I have days where I say I don't have enough happy chemicals in my brain. I don't even know what that means. I just know I have moments out of the day, every once and a while, not often, but every once and a while, I completely shut down. Sometimes it feels random and other times it's triggered. When I get in one of those moods it can range from lasting for 5 minutes to an hour. Never longer.
When I'm in those moments, it's hard to get out of. Especially, when I don't know what triggered it. Sometimes my only option is to cry it out and others can be helped with mantras. All I know is having those moments, as sick and twisted as they may sound, make me grateful. I can appreciate the happiness I have in my life.
When your mind goes into a dark place, because of insecurities or depression tendencies or just sadness. It's so easy to shut down and say you're always going to feel that way. It's easy to blame it on something or someone. If you're anything like me you blame it on yourself or your surroundings. I blame it on middle school memories flooded with insecurities and lost trust, or a mean comment a stranger sneered at me.
The fucked up thing with sadness is sometimes it's addicting. Not the kind of addicting where you take pleasure from it. But it feels safe. Like no one can hurt you if you're already hurting. I go further into this here. So how do you get out of this?

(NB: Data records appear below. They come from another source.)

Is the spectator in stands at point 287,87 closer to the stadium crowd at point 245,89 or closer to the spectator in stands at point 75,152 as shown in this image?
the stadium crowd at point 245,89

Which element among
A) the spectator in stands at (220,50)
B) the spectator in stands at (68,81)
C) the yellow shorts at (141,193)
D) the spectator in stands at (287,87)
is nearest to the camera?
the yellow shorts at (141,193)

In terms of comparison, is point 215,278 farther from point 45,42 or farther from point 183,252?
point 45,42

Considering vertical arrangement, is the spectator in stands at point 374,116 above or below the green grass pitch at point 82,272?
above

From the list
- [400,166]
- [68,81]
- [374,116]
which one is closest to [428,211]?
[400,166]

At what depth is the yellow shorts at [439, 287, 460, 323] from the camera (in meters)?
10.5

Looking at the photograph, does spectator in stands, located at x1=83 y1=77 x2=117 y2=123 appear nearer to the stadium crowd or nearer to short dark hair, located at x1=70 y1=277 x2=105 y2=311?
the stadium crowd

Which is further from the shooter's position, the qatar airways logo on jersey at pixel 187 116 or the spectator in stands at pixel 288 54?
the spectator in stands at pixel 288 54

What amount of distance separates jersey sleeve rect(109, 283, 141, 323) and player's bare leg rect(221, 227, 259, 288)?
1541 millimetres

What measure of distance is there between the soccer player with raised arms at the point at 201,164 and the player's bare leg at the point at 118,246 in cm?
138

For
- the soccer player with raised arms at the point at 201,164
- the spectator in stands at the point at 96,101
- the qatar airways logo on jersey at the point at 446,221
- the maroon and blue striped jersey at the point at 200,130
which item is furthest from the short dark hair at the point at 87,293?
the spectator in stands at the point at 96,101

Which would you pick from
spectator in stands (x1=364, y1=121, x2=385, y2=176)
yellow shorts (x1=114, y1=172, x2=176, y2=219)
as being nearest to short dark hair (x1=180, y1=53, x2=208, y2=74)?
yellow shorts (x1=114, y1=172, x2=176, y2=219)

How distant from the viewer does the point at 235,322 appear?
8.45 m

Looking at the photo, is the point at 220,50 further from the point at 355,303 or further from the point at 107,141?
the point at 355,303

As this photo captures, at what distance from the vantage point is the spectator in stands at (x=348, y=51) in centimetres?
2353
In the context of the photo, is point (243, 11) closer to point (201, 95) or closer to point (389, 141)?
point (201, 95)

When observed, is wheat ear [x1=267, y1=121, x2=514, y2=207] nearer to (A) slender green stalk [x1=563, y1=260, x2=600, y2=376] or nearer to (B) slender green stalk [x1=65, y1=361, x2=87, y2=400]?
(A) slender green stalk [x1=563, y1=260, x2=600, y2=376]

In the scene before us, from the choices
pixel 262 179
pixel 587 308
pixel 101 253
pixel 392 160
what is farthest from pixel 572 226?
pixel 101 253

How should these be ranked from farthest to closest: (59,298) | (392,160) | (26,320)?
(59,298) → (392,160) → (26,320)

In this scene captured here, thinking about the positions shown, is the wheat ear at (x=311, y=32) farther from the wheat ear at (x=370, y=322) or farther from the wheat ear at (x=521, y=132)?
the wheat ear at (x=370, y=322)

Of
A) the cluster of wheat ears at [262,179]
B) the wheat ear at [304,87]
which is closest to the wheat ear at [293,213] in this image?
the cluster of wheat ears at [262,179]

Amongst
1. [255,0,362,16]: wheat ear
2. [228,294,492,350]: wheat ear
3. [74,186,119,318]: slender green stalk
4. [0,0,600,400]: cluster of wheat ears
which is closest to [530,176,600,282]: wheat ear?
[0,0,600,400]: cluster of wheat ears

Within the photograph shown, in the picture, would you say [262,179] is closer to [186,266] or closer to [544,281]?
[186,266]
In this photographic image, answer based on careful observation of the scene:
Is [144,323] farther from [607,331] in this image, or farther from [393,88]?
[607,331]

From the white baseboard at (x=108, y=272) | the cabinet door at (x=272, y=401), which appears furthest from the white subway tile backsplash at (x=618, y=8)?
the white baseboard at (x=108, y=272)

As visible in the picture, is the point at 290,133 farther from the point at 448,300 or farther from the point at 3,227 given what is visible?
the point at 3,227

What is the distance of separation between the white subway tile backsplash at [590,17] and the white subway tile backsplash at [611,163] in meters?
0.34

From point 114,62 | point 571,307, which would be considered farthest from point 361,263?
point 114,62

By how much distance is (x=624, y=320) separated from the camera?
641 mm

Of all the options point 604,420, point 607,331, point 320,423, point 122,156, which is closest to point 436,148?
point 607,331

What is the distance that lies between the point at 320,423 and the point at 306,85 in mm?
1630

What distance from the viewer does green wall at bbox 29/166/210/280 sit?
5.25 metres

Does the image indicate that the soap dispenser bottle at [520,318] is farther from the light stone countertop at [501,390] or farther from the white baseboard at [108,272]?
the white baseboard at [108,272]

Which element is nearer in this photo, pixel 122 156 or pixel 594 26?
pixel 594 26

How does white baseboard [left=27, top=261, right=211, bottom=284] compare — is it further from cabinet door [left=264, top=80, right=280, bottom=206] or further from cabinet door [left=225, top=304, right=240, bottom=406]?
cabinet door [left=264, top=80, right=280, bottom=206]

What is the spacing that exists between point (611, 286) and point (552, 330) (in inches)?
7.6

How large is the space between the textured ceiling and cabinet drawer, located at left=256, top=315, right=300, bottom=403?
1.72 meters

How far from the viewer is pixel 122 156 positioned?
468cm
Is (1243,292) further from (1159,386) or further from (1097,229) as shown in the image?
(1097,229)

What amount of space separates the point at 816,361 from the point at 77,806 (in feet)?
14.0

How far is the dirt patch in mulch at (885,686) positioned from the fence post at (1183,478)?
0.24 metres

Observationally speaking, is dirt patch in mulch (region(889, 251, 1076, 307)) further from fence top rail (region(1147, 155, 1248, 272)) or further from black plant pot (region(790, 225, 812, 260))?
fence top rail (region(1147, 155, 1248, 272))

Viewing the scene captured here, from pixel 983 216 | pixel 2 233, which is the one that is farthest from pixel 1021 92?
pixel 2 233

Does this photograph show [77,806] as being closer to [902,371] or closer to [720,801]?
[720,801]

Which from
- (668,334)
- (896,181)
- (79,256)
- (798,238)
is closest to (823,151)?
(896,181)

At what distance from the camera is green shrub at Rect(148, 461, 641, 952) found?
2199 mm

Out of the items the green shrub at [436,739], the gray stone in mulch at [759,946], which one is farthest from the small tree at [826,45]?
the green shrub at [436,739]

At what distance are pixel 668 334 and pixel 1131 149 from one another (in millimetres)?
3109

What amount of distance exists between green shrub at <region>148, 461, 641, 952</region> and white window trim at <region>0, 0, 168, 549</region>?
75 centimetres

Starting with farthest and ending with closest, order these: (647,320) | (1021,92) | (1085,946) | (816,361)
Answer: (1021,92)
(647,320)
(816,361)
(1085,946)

I mean sadness isn't easy and admitting you're sad or hurt feels like swallowing glass sometimes.
- Remember you may feel like you're the only one who feels this way. Because maybe in your environment, you are the only one. However, you are never the only one going through this. The world is so big, someone else is experiencing the same pain as you, and many before and after you have and will experience it. You aren't alone in this.
- Breathe. It's a cliche, I know. But with every inhale you take, every exhale is a purpose.
- I'm saying this for myself. You do not need to be great the second you find your footing. There is no point to comparing yourself to other people and wondering why they have more friends or why they're so smart or so much more talented than you. By comparing yourself, you are belittling yourself. And no one gets to greatness by not believing in themselves.
- Think of all the times you've felt this way and thought the pain wouldn't end. It did. Just as it will again.
- You have a lot of fucking bitches to prove wrong. You're gonna kick ass. Maybe not right now, but you will.
- Focus on what you need. Sometimes sadness is triggered by things we want to change about ourselves or the situation we're in.
- You may feel weak right now. You're not weak. The strong breakdown. They also reinvent themselves and break down again and keep the cycle going. You're not weak, you never were.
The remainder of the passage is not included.